Set task:
Copy out only the span from the line with "Among all of" to the end of the data, both ends kept, word for word.
[Recorded data start]
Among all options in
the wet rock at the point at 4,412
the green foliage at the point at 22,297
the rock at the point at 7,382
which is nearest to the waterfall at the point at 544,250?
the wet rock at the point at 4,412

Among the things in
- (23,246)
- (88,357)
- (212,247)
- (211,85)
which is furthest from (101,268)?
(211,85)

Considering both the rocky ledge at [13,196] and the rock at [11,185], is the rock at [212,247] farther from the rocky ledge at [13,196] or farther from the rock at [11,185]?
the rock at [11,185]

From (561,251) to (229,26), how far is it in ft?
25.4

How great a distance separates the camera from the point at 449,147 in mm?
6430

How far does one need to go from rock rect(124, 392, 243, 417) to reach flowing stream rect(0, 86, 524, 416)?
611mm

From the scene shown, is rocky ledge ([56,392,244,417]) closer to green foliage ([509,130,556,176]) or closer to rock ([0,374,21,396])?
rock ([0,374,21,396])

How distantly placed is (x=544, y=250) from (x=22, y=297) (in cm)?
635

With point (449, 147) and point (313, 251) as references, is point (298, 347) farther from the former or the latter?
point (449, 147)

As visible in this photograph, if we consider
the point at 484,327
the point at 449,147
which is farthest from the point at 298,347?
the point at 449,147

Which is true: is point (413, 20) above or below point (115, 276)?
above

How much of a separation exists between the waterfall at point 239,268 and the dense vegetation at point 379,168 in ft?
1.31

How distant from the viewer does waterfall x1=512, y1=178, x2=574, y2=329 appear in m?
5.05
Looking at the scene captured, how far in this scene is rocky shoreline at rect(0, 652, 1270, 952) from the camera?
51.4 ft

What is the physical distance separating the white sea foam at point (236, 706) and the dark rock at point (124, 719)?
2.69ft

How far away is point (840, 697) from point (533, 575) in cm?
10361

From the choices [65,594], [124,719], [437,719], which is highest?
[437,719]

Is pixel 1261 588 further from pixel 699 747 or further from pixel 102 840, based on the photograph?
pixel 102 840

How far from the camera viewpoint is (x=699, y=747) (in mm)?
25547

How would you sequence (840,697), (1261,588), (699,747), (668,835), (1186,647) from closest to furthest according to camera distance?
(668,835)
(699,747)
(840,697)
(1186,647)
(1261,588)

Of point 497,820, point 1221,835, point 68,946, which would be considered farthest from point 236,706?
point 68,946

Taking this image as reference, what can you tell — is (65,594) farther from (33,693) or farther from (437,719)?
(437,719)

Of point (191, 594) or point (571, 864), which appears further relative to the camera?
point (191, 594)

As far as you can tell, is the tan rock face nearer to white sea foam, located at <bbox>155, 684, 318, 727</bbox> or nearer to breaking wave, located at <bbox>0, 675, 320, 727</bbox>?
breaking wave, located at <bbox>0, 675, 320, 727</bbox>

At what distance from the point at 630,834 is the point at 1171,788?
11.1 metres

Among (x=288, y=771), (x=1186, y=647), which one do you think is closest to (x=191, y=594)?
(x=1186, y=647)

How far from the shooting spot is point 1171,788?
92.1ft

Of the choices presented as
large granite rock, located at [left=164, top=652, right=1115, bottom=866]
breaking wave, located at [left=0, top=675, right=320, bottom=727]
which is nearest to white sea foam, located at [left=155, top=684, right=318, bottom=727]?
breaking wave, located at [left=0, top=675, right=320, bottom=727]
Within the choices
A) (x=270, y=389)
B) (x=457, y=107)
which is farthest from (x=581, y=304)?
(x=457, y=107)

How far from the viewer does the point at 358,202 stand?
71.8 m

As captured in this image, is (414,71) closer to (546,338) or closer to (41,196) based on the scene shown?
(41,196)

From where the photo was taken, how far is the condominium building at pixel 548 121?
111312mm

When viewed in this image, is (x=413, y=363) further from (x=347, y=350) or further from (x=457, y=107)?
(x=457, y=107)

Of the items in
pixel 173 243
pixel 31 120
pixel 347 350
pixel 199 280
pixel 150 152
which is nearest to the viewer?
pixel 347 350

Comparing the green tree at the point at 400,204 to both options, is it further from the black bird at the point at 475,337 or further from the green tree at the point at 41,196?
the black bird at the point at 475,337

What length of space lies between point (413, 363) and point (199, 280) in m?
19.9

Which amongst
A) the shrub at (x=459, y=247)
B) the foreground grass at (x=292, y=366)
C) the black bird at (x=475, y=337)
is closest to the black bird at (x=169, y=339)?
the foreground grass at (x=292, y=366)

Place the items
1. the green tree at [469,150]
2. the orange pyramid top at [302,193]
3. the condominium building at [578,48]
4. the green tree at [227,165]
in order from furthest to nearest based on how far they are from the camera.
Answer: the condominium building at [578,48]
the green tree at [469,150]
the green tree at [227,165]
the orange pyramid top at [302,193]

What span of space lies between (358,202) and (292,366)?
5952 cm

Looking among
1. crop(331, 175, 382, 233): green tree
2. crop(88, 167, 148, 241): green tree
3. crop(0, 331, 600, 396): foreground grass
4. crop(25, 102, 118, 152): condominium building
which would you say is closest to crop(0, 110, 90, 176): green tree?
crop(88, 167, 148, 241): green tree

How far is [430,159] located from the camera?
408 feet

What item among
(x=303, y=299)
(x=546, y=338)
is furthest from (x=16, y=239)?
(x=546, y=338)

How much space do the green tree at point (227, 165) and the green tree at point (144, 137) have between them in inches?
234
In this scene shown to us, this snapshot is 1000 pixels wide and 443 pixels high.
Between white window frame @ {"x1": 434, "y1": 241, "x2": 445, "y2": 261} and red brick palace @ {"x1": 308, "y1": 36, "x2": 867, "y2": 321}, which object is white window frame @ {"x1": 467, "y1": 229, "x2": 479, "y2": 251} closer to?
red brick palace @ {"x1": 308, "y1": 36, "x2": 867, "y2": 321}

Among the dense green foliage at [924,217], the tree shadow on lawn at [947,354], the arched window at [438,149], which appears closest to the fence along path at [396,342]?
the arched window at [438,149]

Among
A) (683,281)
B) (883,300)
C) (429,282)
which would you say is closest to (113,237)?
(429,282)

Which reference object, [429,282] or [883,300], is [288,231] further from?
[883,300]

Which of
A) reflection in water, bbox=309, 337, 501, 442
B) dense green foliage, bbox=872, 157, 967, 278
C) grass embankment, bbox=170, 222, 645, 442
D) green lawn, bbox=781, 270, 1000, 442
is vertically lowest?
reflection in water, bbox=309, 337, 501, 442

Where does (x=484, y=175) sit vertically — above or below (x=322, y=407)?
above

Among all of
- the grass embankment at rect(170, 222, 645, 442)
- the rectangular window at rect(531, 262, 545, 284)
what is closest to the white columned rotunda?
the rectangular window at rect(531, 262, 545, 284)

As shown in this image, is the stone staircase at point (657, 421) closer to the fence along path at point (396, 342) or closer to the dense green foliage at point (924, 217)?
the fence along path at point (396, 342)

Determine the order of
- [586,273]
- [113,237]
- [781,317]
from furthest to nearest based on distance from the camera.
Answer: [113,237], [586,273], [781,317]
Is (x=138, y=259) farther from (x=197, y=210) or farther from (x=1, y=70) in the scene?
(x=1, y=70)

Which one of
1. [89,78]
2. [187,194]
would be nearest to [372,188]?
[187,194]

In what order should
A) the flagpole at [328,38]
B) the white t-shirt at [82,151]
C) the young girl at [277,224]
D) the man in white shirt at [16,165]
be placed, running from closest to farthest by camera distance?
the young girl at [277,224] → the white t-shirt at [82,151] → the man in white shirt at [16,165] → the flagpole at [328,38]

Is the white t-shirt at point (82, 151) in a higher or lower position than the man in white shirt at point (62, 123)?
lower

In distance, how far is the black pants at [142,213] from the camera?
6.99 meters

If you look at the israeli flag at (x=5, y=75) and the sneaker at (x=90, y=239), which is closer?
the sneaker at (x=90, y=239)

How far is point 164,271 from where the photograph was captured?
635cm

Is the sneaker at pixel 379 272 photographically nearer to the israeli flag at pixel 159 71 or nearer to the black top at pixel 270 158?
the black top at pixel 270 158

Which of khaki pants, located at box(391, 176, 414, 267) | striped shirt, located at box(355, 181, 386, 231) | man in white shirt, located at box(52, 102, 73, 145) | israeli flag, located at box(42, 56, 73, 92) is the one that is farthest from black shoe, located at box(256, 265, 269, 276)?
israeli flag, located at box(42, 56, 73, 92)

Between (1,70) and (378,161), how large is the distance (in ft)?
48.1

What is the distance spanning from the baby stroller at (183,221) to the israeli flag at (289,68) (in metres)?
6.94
[Recorded data end]
Task response:
Among all of
- the grass embankment at rect(170, 222, 645, 442)
- the rectangular window at rect(531, 262, 545, 284)
what is closest to the white columned rotunda?
the rectangular window at rect(531, 262, 545, 284)

As shown in this image, is the stone staircase at point (657, 421) closer to the fence along path at point (396, 342) or closer to the dense green foliage at point (924, 217)?
the fence along path at point (396, 342)

Determine the order of
- [586,273]
- [113,237]
- [781,317]
from furthest to nearest based on distance from the camera.
Answer: [113,237], [586,273], [781,317]
Is (x=138, y=259) farther from (x=197, y=210) or farther from (x=1, y=70) in the scene?
(x=1, y=70)

Which one of
1. [89,78]
2. [187,194]
would be nearest to [372,188]?
[187,194]

In what order should
A) the flagpole at [328,38]
B) the white t-shirt at [82,151]
C) the young girl at [277,224]
D) the man in white shirt at [16,165]
be placed, running from closest to farthest by camera distance?
the young girl at [277,224] → the white t-shirt at [82,151] → the man in white shirt at [16,165] → the flagpole at [328,38]

Is the white t-shirt at point (82, 151) in a higher or lower position than the man in white shirt at point (62, 123)?
lower

In distance, how far is the black pants at [142,213] from the camera?
6.99 meters

If you look at the israeli flag at (x=5, y=75) and the sneaker at (x=90, y=239), which is closer?
the sneaker at (x=90, y=239)

How far is point 164,271 from where the photograph was captured?
635cm

Is the sneaker at pixel 379 272 photographically nearer to the israeli flag at pixel 159 71 or nearer to the black top at pixel 270 158?
the black top at pixel 270 158

Which of khaki pants, located at box(391, 176, 414, 267) | striped shirt, located at box(355, 181, 386, 231) | man in white shirt, located at box(52, 102, 73, 145) | israeli flag, located at box(42, 56, 73, 92) is the one that is farthest from black shoe, located at box(256, 265, 269, 276)?
israeli flag, located at box(42, 56, 73, 92)

Between (1,70) and (378,161), how large is the distance (in ft)?
48.1

What is the distance spanning from the baby stroller at (183,221) to the israeli flag at (289,68) (in metres)?
6.94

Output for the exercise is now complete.